The consequences of the looming cuts "is almost incomprehensible," warned Councilman Vincent Gentile (D-Brooklyn), chairman of the Council's subcommittee on libraries.
The New York Public Library, which serves the Bronx, Manhattan and Staten Island, faces a $23.2 million funding cut when the new fiscal year begins July 1.
As many as 465 jobs are to be eliminated - 281 through layoffs - six-day service would be sharply scaled back and branch operating hours cut from 52 hours a week to 41, officials said.
"We anticipate in the Bronx the effect of these proposed cuts would be a 20% reduction in hours," said library spokesman Herb Scher.
In the first half of this fiscal year, visits to the borough's 35 branches were up 13% and circulation up 30% - evidence, Scher said, that libraries are becoming a beacon in a down economy.
Library officials said their services had gradually recovered from similar major budget cuts after the 9/11 attacks nearly eight years ago sent the city's economy into a tailspin.
"It is tragic that the Saturday and weekend library service that we all fought so hard to bring back is in jeopardy of being eliminated once again," Queens Library Director Thomas Galante told a City Council budget hearing last week.
The Queens Library faces a $13.9 million cut, and its operators are gearing up for a 24% workforce reduction. Every local branch would close "all weekend," and some branches will be open fewer than five days a week.

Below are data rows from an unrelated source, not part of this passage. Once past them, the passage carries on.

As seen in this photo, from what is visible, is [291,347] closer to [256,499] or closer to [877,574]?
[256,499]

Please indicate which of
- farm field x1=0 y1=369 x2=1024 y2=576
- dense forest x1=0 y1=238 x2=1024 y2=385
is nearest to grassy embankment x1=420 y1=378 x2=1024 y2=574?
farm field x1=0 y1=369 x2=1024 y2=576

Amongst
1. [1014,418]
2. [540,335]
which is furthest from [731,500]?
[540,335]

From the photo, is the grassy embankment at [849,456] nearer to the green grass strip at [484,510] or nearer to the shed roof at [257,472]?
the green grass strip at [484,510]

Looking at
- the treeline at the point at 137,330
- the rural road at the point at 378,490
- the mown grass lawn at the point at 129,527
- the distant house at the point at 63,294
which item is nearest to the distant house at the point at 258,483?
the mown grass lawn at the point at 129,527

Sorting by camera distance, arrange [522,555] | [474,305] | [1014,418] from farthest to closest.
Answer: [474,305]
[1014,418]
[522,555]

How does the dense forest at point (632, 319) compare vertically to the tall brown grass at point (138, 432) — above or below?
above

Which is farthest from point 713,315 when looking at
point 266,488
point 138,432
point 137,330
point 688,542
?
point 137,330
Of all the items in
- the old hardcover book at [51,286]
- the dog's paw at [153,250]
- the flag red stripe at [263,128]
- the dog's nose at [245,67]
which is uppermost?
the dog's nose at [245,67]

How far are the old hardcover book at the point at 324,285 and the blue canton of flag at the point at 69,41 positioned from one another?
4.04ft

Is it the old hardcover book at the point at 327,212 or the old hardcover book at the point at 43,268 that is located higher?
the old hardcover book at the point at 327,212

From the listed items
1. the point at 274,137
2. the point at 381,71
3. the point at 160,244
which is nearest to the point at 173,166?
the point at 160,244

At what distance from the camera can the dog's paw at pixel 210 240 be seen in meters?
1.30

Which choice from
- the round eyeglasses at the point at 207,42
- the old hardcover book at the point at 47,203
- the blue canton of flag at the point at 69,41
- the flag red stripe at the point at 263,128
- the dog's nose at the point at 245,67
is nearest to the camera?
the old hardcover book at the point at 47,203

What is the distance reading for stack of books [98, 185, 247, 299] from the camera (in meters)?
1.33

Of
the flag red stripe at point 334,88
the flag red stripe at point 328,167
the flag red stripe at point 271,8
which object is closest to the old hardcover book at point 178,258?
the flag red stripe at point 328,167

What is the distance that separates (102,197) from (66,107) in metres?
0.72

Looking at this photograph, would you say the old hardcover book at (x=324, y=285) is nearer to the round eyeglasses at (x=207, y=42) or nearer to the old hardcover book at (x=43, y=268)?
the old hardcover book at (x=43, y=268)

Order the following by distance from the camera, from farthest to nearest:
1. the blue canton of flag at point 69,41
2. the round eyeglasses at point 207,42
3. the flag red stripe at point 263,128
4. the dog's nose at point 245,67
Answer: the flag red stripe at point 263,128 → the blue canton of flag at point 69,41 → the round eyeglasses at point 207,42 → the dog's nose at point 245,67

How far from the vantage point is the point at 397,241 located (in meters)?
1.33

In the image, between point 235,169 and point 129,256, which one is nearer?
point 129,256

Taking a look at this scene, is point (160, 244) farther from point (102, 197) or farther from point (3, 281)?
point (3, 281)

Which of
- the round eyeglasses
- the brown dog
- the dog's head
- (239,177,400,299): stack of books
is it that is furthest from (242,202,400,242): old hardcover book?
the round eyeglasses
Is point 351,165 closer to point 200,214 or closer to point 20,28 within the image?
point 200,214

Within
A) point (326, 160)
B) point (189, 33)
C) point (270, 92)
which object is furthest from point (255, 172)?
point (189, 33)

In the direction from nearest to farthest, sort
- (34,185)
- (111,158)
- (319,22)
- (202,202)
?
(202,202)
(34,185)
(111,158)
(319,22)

The Brooklyn Library faces a $14 million budget whack, or 17% of its entire city funding. As many as 210 jobs will be eliminated. Only six of 58 branches will have full six-day service.
It's almost a tradition for library officials to appear before the Council during budget preparations to appeal for restored funds. But this time around, the city coffers show billion-dollar deficits rather than billion-dollar surpluses.
Paul LeClerc, president of the New York Public Library, said his system's private fund-raising also has taken a pounding.
"It's not logical to expect that philanthropy is going to be anything like what it was just six or nine months ago," he said.